**Testo fornito:**
☆ ☆ ☆

La morte di Gianluca Vialli dà un senso di "fine di un mondo" come non me lo hanno comunicato decessi più autorevoli: non la morte di Maradona né quella di Pelé, perché questi due campioni sono talmente grandi da travalicare le loro epoche (e, parlando a titolo personale, se l'epoca di Maradona l'ho vissuta quella di Pelé per me era già un "storia"). Certo, c'è la scomparsa di papa Benedetto XVI. Ma la dipartita di Ratzinger ha ovviamente un sapore differente, molto più grande e apocalittico, da "fine di un ciclo cosmico". La morte di Vialli, per noi boomer cresciuti negli anni '80, è la fine di un "mondo piccolo" come quello di don Camillo e Peppone.
Vialli è legato ad un'epoca precisa della storia del calcio e del costume italiani: quello ben rappresentato in pellicole dell'epoca come "l'allenatore nel pallone": era un calcio che già cominciava ad essere business (si pensi, e lo dico da milanista, al Milan di Berlusconi che pure è stata una squadra comunque leggendaria) ma chs conservava qualcosa di ruspante. E Vialli, quel Vialli che arrivava da una squadra non blasonata come la Sampdoria, ne era un simbolo. La Sampdoria che poteva vincere uno scudetto rompendo il monotono monopolio Juve-Milan-Inter, monopolio rotto in quegli anni anche dalla Roma, dal Napoli e dal sorprendente Verona.
Era il sapore dei campetti e delle radioline, delle partite rigorosamente domenicali e di Novantesimo minuto del gentiluomo Paolo Valenti. Ma è qualcosa che andava oltre il calcio.
Era la provincia che poteva ritagliarsi un posto tra i grandi. Quel sapore di provincia oramai andato perduto, quando paesini piccoli erano vivi, mentre oggi, oramai vampirizzati, sono dei dormitori quando non dei cimiteri.

☆ ☆ ☆

**Compito da svolgere:** Scrivi il seguito del testo su Gianluca Vialli, partendo dopo la sua ultima frase. Le righe che vengono dopo non hanno nulla a che fare con il testo su Gianluca Vialli.

Voci della raccolta:
☆ ☆ ☆

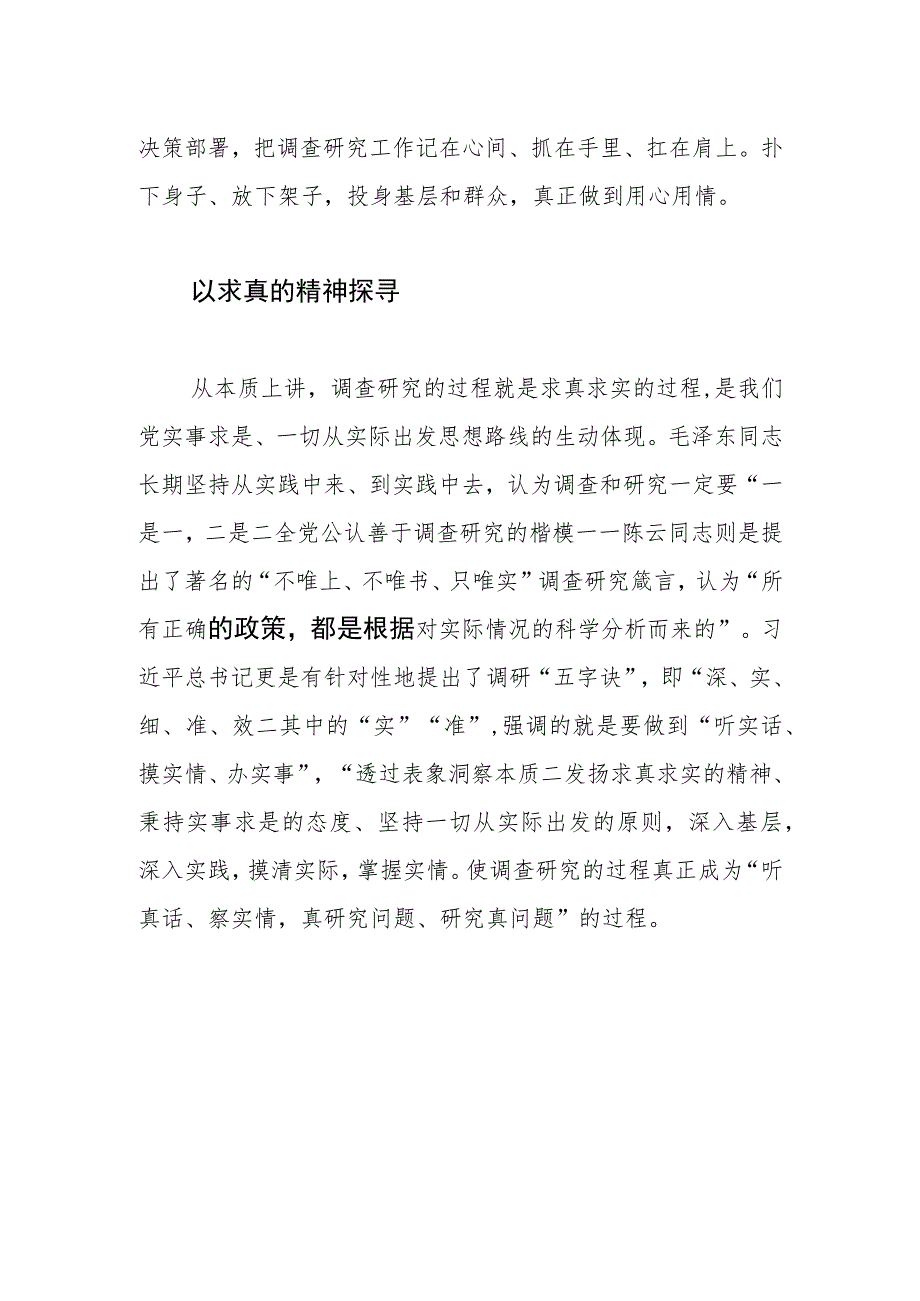 决策部署，把调查研究工作记在心间、抓在手里、扛在肩上。扑下身子、放下架子，投身基层和群众，真正做到用心用情。

以求真的精神探寻

从本质上讲，调查研究的过程就是求真求实的过程，是我们党实事求是、一切从实际出发思想路线的生动体现。毛泽东同志长期坚持从实践中来、到实践中去，认为调查和研究一定要“一是一，二是二全党公认善于调查研究的楷模一一陈云同志则是提出了著名的“不唯上、不唯书、只唯实”调查研究箴言，认为“所有正确的政策，都是根据对实际情况的科学分析而来的”。习近平总书记更是有针对性地提出了调研“五字诀”，即“深、实、细、准、效二其中的“实”“准”，强调的就是要做到“听实话、摸实情、办实事”，“透过表象洞察本质二发扬求真求实的精神、秉持实事求是的态度、坚持一切从实际出发的原则，深入基层，深入实践，摸清实际，掌握实情。使调查研究的过程真正成为“听真话、察实情，真研究问题、研究真问题”的过程。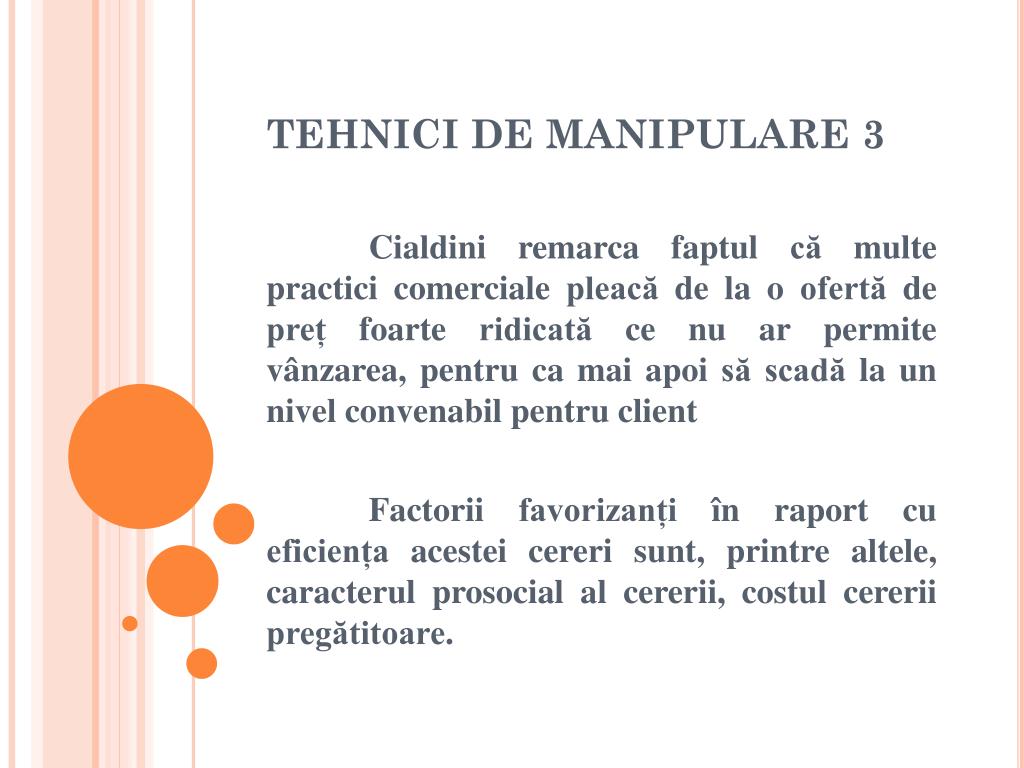 TEHNICI DE MANIPULARE 3

Cialdini remarca faptul că multe practici comerciale pleacă de la o ofertă de preț foarte ridicată ce nu ar permite vânzarea, pentru ca mai apoi să scadă la un nivel convenabil pentru client

Factorii favorizanți în raport cu eficiența acestei cereri sunt, printre altele, caracterul prosocial al cererii, costul cererii pregătitoare.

☆ ☆ ☆

**Risposta qui sotto:**
Non è vero che era meglio perché eravamo giovani. Era meglio. Non perfetto, perché i problemi, anche gravi, c'erano (la piaga dell'eroina per dirne una), ma sicuramente meglio di un'epoca cupa, ideologica e dove un Vialli, un giocatore ruspante che ti gioca i Mondiali pur arrivando non dalle Grandi ma da una squadra "minore", è impensabile.
Ricordate le Notti Magiche? Confrontatele con questi noiosissimi Mondiali qatarioti. La canzone di Bennato e Gianna Nannini ce la ricordiamo tutti. Come ben ricordo le partite guardate coi vicini come un rito collettivo, i caroselli d'auto e via discorrendo.
Discorsi da boomer. Certo. Sta di fatto che questo mondo io non lo comprendo più, e non capirlo più a 45 anni (non 80), significa che qualcosa è stato stravolto davvero.
Della Russia ho amato il loro amore per le tamarrate anni 80 come Toto Cutugno e Albano. Li vedevo ingenui. Ero là ai Mondiali di Russia del 2018 e, in parte, ho rivissuto Italia 90.
Ma come Italia 90 è stato il canto del cigno della nostra innocenza prima di Tangentopoli così Russia 2018 è stato il loro canto del cigno prima della catastrofe iniziata il 26 febbraio 2022 nella quale anche la Russia ha perso la sua innocenza.
Vialli era l'ultimo ricordo di quel mondo. Ricordo quando la Sampdoria batté il Milan a San Siro. Lo seppi alla sagra del mio paesello: ci rimasi ovviamente male ma c'erano la sagra, le giostre, le sale giochi, il cinema coi suoi profumi in sala e la magia dello schermo gigante.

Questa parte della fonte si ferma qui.